Summerhill: Georgia State’s downtown expansion

Three years since the Atlanta Braves moved from Turner Field to SunTrust Park in Cobb County, the area surrounding the team’s former ballpark has become bare.

Apart from Saturday night football games at what is now Georgia State Stadium, foot traffic though the Summerhill area off the Downtown Connector is largely nonexistent.

But what is now mostly large student parking lots may soon be one of the newest — and most expensive at over $800 million, according to the AJC — live-work-play communities in Downtown Atlanta.

Development firm Carter and Associates, in coordination with Georgia State, is investing in an over $800 million, 80-acre project that is slated to revitalize the area, bringing a strip of new restaurants and shops and close to 1,000 new residences near the football stadium.


Aspen Heights, one of the new student living facilities, officially opened across the street from the stadium at the beginning of the fall semester, with a variety of $900+ per month rent rates. 

While other developers are also working to bring high-end living complexes to the area, developer Alliance Residential announced in September its closure on five acres off Fulton Street for a new “Broadstone Summerhill” project that will add close to 300 luxury apartments near Interstate 20. Home builder Hedgewood Homes is developing plans for 100 nearby townhomes, starting at $300,000 each.

Meanwhile, Carter has also focused on converting the largely vacant area into an urban mixed-use complex. In October, the firm broke ground on a 306-unit apartment complex along Hank Aaron Drive, the lead-up road to Georgia State Stadium. The proposed five-story complex will feature approximately 8,000 square feet of ground-floor retail space. The apartments are expected to be open to tenants by fall 2021.

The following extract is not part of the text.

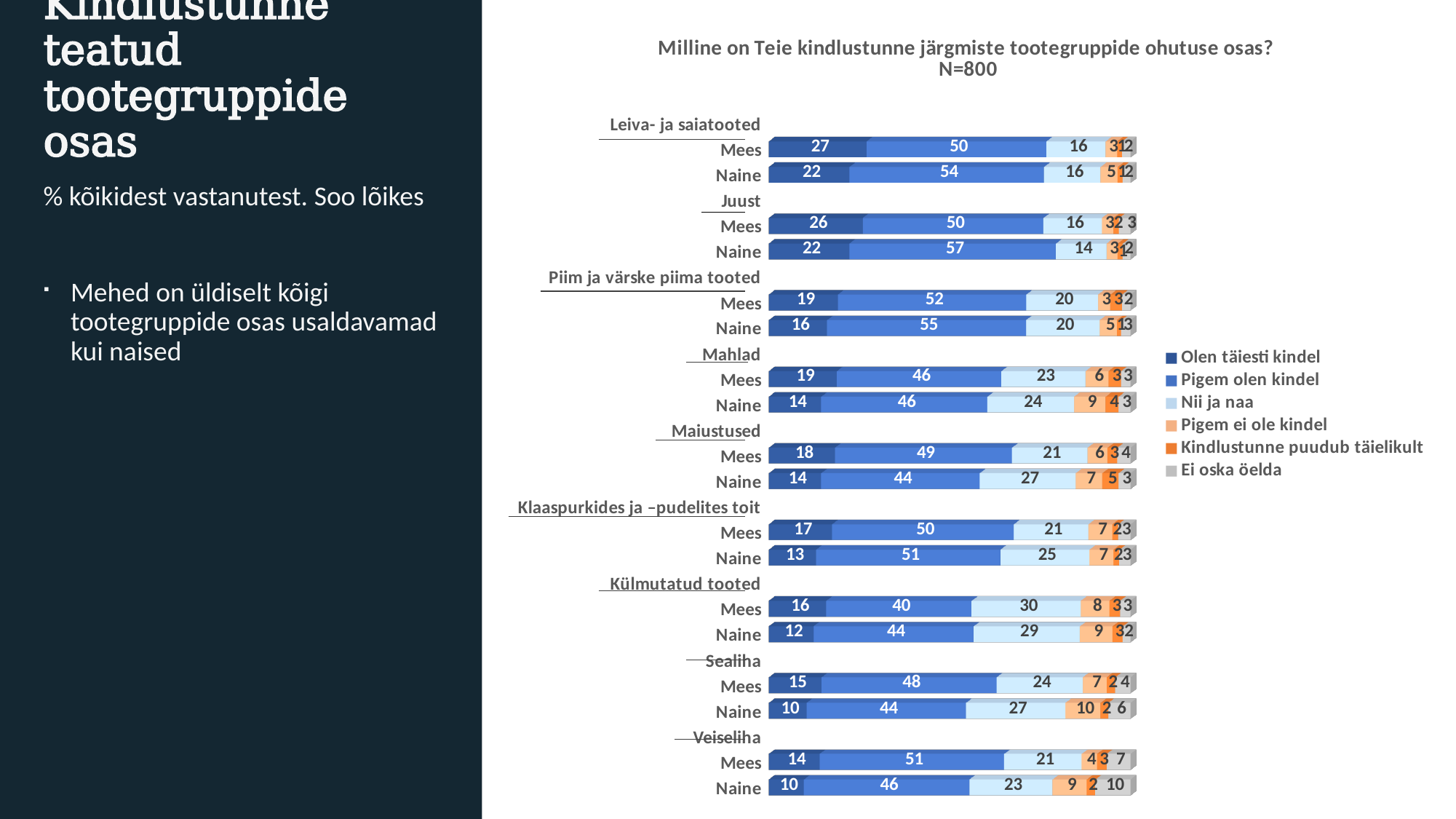
What sample size (N) is stated in the chart title? N=800 What percentage of men (Mees) answered "Olen täiesti kindel" for Leiva- ja saiatooted? 27 For Külmutatud tooted, what is the difference between men's and women's "Olen täiesti kindel" values? 4 What type of chart is shown on the slide? Stacked bar chart Which bar has the highest "Olen täiesti kindel" value? Mees, Leiva- ja saiatooted (27) Which bar has the highest "Nii ja naa" value? Mees, Külmutatud tooted (30) How many response categories does the legend list? 6 What percentage of women (Naine) answered "Pigem olen kindel" for Juust? 57 For Juust, who has the larger "Olen täiesti kindel" value, Mees or Naine? Mees For Piim ja värske piima tooted, who has the larger "Pigem olen kindel" value, Mees or Naine? Naine What percentage of women (Naine) answered "Nii ja naa" for Maiustused? 27 How many product groups are shown in the chart? 9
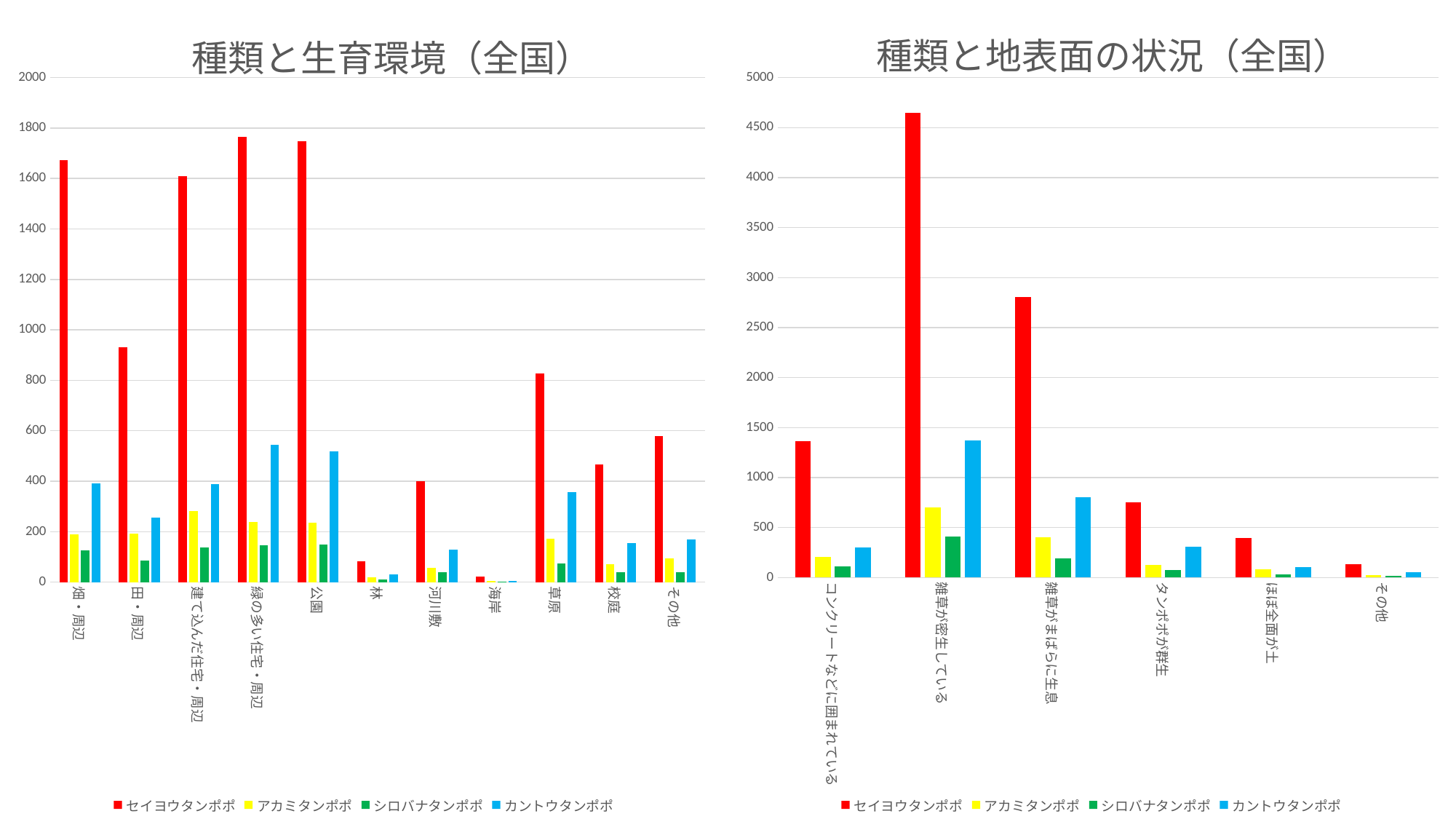
What kind of chart is the 種類と生育環境（全国） chart on the left? bar chart How many series does the legend of the 種類と地表面の状況（全国） chart list? 4 In the 種類と生育環境（全国） chart, which category has the lowest value for セイヨウタンポポ? 海岸 In the 種類と地表面の状況（全国） chart, is the value for セイヨウタンポポ at 雑草がまばらに生息 greater or less than 2500? greater In the 種類と生育環境（全国） chart, which is larger for セイヨウタンポポ: 草原 or 校庭? 草原 In the 種類と地表面の状況（全国） chart, which series is shown in blue? カントウタンポポ In the 種類と地表面の状況（全国） chart, which category has the lowest value for セイヨウタンポポ? その他 In the 種類と地表面の状況（全国） chart, which category has the highest value for セイヨウタンポポ? 雑草が密生している In the 種類と生育環境（全国） chart, is the value for セイヨウタンポポ at 畑・周辺 greater or less than 1600? greater In the 種類と生育環境（全国） chart, is the value for セイヨウタンポポ at 田・周辺 greater or less than 1000? less How many categories are shown on the x axis of the 種類と地表面の状況（全国） chart? 6 How many categories are shown on the x axis of the 種類と生育環境（全国） chart? 11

As Summerhill expands, MARTA is also slated to venture into the area. The transportation authority in March 2018 was awarded $12.6 million in federal funding to add a four-mile bus line that will connect Summerhill, Peoplestown and South Downtown to the rest of Atlanta. Officials held a public meeting in October to discuss the new routes, which are expected to be active by 2025.


Sketches of the Summerhill Master Plan show the entire Gold Lot and a majority of the Blue Lot becoming residential and office space, respectively. The Orange Lot is also marked in sketches for future potential expansion. Half of the Blue and Green lots are marked as future expansion for Georgia State.


The University System of Georgia Board of Regents approved a reworked $85 million budget in September for a new Georgia State convocation center that will sit just north of the Blue Lot, nestled between Fulton Street and Pollard Boulevard. 

The 123,000-square-foot building was downsized after costs for the original 200,000-square-foot proposal were found to have exceeded the project’s budget, particularly due to the mechanical-electrical system. Board members voted to approve the smaller design while also raising the project’s budget by an additional $6 million.

The convocation center will sit up to 8,000 fans in attendance at basketball games — a major improvement from the GSU Sports Arena’s 3,845-seat capacity — and will operate as the university’s new home for graduation ceremonies.


The university is also planning on constructing a new baseball stadium in Green Lot, filling out the footprint of the former Atlanta-Fulton County Stadium that predated Turner Field. 

The new facility would reduce the capacity of the student parking lots, potentially removing up to 2,100 spots, Holmes said. To compensate, the university has considered constructing a parking deck in the area.

The project does not yet have a proposed budget or timeline. Georgia State’s athletic department is still awaiting more private funding before moving forward with construction, said Mike Holmes, associate athletic director of communications.

“We just need to get some more funding, then we’ll be ready to go as soon as possible,” Holmes said.

The baseball, softball and soccer teams all currently compete in Panthersville, just southeast of city’s the perimeter. The inspiration behind the proposed move was simple.

“The inspiration and goal for not just baseball, but for all of our programs who play in Panthersville is to move them closer to campus and give them state-of-the-art facilities to play in,” Holmes said. “You have seen new facilities for football, golf and tennis already, with plans already announced for basketball and soccer. This is a time of great transition for Georgia State, and we want to make sure all of our programs have home facilities that reflect that.” 

With the hopes to have all of the teams competing closer to campus in the Summerhill area, the outlook for what would then be the old Panthersville facilities remains unclear. 

“We have a great relationship with Carter,” Holmes said. “There are always talks between everyone involved on how to build this area for the long-term vision everyone has.”